[The American Years]

Thursday, March 15, 2007

Greetings from Japan, where appliances are different. Better? Worse? You can decide for yourself, but I think they're pretty ingenius.

A few standouts are below.

Dishwashers are counter-top, one meal dishwashers. Highly electronic and, I would imagine, efficient.

Next: Cooktops. There is not typically an oven in a Japanese kitchen. Not much of their cuisine requires baking. Toaster ovens are fairly common. Below is a cooktop, with a built-in broiler oven drawer. Pretty clever. If you're pressed for space, it makes sense to sacrifice the oven. The blue cabinets below are actually for storage.

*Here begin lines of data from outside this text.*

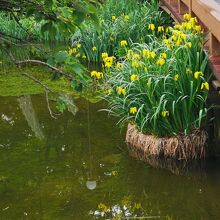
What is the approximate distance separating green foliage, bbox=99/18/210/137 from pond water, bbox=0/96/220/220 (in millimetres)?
430

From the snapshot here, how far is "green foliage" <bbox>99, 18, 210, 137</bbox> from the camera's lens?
532 centimetres

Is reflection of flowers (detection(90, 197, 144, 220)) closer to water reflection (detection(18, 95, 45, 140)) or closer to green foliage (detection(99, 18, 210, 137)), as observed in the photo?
green foliage (detection(99, 18, 210, 137))

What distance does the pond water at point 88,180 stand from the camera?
14.6 feet

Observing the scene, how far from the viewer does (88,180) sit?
16.7ft

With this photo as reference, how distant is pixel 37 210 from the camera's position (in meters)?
4.49

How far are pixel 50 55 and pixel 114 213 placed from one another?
2.64m

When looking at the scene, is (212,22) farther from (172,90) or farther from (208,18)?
(172,90)

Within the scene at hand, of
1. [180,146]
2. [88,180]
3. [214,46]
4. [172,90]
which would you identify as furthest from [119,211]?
[214,46]

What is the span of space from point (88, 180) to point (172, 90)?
1233mm

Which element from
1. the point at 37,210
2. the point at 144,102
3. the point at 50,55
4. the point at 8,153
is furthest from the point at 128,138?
the point at 50,55

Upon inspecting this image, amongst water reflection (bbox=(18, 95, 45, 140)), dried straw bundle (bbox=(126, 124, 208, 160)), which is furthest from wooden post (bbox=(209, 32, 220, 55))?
water reflection (bbox=(18, 95, 45, 140))

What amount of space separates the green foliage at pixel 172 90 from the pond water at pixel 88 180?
43 centimetres

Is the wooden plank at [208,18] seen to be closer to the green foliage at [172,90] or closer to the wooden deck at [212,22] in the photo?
the wooden deck at [212,22]

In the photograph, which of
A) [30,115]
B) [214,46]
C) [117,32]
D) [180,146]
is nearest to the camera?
[214,46]
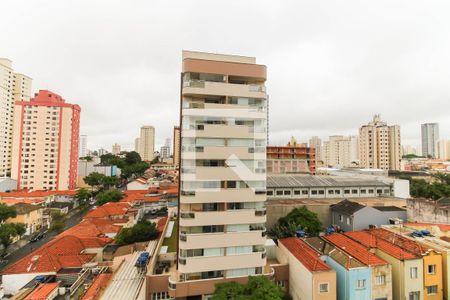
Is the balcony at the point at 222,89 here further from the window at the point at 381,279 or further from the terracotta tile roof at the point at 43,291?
the terracotta tile roof at the point at 43,291

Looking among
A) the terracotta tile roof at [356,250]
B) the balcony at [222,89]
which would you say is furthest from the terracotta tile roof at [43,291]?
the terracotta tile roof at [356,250]

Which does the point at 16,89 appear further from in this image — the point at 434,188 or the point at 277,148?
the point at 434,188

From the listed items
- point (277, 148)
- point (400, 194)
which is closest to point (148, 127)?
point (277, 148)

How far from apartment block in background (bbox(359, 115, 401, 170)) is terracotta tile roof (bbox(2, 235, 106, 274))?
87.9 m

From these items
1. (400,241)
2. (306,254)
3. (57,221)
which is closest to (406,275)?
(400,241)

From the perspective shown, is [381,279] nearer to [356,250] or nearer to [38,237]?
[356,250]

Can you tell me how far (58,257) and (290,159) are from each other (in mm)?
59137

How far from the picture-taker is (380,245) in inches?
789

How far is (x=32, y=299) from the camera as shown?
1684 cm

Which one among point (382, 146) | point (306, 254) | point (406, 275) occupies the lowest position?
point (406, 275)

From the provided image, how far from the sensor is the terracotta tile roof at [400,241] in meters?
18.3

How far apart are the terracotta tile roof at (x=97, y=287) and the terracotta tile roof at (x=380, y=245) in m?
21.1

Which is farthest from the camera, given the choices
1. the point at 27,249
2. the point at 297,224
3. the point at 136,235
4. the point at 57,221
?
the point at 57,221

Lastly, and bestly, fridges. They are smaller than a typical American fridge. So there wouldn't be space for the 6 month old half jar of pickled mushrooms that you have at the back of your fridge. It's there. Don't lie.

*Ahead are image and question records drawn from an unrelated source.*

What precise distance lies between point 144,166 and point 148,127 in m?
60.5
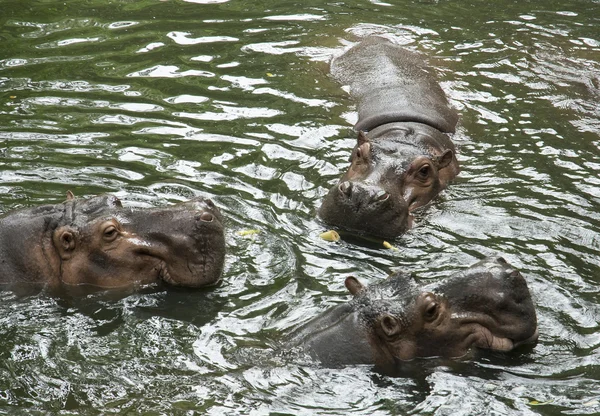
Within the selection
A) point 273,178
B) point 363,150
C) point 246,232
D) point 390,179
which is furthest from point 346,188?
point 273,178

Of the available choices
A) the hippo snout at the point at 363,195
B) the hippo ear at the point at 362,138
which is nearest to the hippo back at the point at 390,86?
the hippo ear at the point at 362,138

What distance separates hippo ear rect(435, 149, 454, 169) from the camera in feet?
32.2

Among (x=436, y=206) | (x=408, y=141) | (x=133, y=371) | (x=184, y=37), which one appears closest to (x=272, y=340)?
(x=133, y=371)

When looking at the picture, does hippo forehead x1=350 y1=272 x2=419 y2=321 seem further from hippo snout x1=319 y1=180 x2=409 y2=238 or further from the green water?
hippo snout x1=319 y1=180 x2=409 y2=238

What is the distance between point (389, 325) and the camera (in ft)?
21.5

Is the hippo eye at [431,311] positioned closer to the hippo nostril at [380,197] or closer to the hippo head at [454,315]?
the hippo head at [454,315]

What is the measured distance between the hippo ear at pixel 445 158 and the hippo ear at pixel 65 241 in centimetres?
379

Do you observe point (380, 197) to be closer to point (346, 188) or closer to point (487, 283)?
point (346, 188)

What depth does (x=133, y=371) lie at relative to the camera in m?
6.69

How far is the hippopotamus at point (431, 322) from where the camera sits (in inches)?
260

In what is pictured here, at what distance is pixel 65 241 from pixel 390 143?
3.62 m

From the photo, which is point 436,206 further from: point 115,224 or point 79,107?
point 79,107

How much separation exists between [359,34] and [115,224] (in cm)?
728

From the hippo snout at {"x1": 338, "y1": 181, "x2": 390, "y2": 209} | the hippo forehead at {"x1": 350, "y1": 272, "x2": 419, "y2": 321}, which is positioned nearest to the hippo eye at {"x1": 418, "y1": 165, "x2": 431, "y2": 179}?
the hippo snout at {"x1": 338, "y1": 181, "x2": 390, "y2": 209}
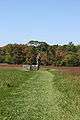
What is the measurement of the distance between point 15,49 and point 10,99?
83.9 meters

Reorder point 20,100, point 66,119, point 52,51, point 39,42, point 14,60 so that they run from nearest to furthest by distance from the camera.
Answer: point 66,119
point 20,100
point 14,60
point 52,51
point 39,42

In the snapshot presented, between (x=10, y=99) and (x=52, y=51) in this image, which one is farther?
→ (x=52, y=51)

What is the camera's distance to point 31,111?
12914 mm

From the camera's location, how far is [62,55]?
99.2 m

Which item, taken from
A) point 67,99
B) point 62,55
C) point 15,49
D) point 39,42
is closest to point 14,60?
point 15,49

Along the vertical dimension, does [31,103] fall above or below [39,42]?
below

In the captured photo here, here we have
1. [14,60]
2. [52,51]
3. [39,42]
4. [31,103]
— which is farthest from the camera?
[39,42]

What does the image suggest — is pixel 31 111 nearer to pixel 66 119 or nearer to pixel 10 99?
pixel 66 119

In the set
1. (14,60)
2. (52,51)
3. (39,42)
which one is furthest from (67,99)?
(39,42)

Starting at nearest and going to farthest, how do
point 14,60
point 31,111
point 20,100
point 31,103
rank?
point 31,111, point 31,103, point 20,100, point 14,60

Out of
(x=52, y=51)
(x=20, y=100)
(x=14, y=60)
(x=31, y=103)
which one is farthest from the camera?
(x=52, y=51)

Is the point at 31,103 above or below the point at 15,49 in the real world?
below

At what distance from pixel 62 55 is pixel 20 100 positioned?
83387 mm

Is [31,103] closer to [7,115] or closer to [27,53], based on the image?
[7,115]
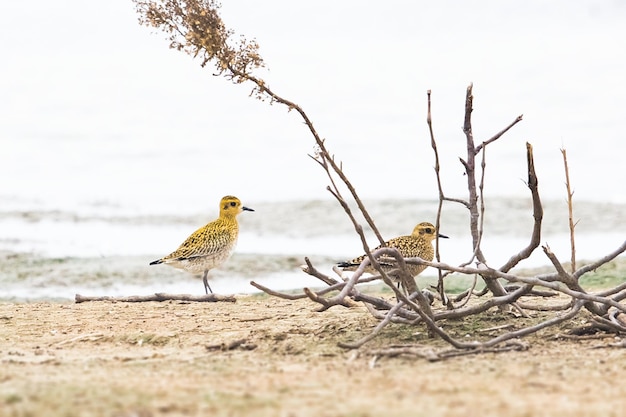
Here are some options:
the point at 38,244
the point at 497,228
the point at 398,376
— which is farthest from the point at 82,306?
the point at 497,228

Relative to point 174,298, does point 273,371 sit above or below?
below

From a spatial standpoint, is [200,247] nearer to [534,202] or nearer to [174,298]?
[174,298]

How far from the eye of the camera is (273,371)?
4.94 metres

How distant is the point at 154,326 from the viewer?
6.66 meters

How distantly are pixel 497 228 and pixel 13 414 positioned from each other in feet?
31.9

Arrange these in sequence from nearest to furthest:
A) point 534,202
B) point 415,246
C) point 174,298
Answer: point 534,202 → point 174,298 → point 415,246

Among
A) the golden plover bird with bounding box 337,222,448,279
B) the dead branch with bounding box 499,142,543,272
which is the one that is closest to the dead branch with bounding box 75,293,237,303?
the golden plover bird with bounding box 337,222,448,279

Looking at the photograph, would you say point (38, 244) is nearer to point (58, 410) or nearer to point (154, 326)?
point (154, 326)

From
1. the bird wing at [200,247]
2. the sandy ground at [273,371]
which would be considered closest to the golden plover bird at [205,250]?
the bird wing at [200,247]

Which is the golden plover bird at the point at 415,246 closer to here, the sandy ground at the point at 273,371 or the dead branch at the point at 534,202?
the sandy ground at the point at 273,371

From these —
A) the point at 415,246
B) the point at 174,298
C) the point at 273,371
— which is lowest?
the point at 273,371

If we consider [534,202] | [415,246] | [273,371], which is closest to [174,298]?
[415,246]

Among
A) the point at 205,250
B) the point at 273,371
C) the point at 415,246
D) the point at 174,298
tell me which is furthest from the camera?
the point at 205,250

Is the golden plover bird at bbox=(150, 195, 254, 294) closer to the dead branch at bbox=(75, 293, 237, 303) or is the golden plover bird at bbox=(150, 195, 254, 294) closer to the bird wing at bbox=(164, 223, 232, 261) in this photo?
the bird wing at bbox=(164, 223, 232, 261)
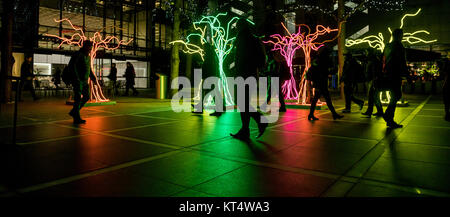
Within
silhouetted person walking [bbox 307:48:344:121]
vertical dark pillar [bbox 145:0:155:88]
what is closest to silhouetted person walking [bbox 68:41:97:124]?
silhouetted person walking [bbox 307:48:344:121]

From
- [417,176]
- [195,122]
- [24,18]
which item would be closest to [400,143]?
[417,176]

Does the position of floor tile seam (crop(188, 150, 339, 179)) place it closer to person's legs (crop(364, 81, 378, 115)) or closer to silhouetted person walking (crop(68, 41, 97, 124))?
→ silhouetted person walking (crop(68, 41, 97, 124))

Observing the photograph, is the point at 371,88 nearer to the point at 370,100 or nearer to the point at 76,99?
the point at 370,100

And the best thing about Japanese fridges, the doors. To keep a fridge efficient, don't let the cool air out. When you open the huge door of your American fridge, you lose tons of cool air, and have to start over. The Japanese has a separate drawer for veggies, meat, ice, freezer. All accessible from outside. So when you open the veggie drawer, you only open the veggie drawer. No other cool air escapes. Brilliant!

Mata Ashta

1 comment:

Giddy said...

My second attempt to leave this silly message:

I just wanted to protest that the half-jar of pickled mushrooms in MY fridge has only been there for 3 months, since Xmas Eve. I reserve the right to serve the other half next Xmas Eve, heh, heh..... But there are plenty of other pickled products that are easily much older. (Anchovy paste anyone?)